If those four factors were to unanimously point in a single direction, there would be a 'substantial likelihood' of joint employment. Additional factors may be relevant but generally carry less weight. Notably, unlike the prior rule, the Proposed Rule does not require actual exercise of control; reserved control may be considered, though it is deemed less indicative of joint employment than exercised control.
For horizontal joint employment, the Proposed Rule largely re-adopts the longstanding previous standard: If employers are sufficiently associated with respect to the employment of the employee, they are joint employers. Business relationships that have little to do with the employment of specific employees, such as sharing a vendor or being franchisees of the same franchisor, are alone insufficient to establish horizontal joint employment.
Key implications for employers
The Proposed Rule has significant implications for any business that relies on third-party labor arrangements. Companies that contract with staffing agencies for workers, an arrangement common in many industries, including healthcare, logistics, and manufacturing, would need to carefully evaluate how the four-factor vertical joint employment analysis applies to those relationships. Similarly, businesses that use subcontractors are encouraged to assess whether the degree of control they exercise, or reserve the right to exercise, over subcontractor employees could give rise to joint employer status under the Proposed Rule.
Of particular importance to the franchise community: The Proposed Rule reaffirms in §791.125(a) that merely operating as a franchisor, entering into a brand and supply agreement, or using a similar business model does not, by itself, make joint employer status more or less likely. The Department emphasizes in the Proposed Rule that its vertical joint employment analysis is not intended to make franchisors more or less likely to be joint employers than other types of businesses.
Instead, whether a franchisor is a joint employer depends on application of the proposed factors to the facts of the business’s relationship with the employees. The International Franchise Association praised the rule, with its President and CEO Matt Haller stating that “[t]his pro-franchise standard protects the independence of franchise small businesses, safeguards the equity franchisees have built in their local operations and prevents the kind of regulatory overreach that has threatened jobs and growth in previous administrations.”

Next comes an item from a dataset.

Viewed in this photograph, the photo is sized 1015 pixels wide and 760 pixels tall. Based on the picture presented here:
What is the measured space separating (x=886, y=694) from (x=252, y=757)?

The Proposed Rule also clarifies that several common business practices do not make joint employer status more or less likely. These include requiring compliance with legal obligations or health and safety standards, requiring quality control standards to ensure consistent brand quality, providing a sample employee handbook, offering association health or retirement plans, or jointly participating in apprenticeship programs. This guidance may signal to franchisors that standard franchise relationship practices, such as brand standards, operational guidelines, and compliance monitoring, do not by themselves create joint employer liability.
Action items
Businesses operating in potential joint employment arrangements should closely review the Proposed Rule. Interested parties should consider submitting comments during the 60-day comment period. Businesses are also encouraged to evaluate and consider revising, if necessary, their current operational arrangements, including the degree of control exercised over workers employed by franchisees, subcontractors, or staffing agencies, in light of the proposed four-factor analysis.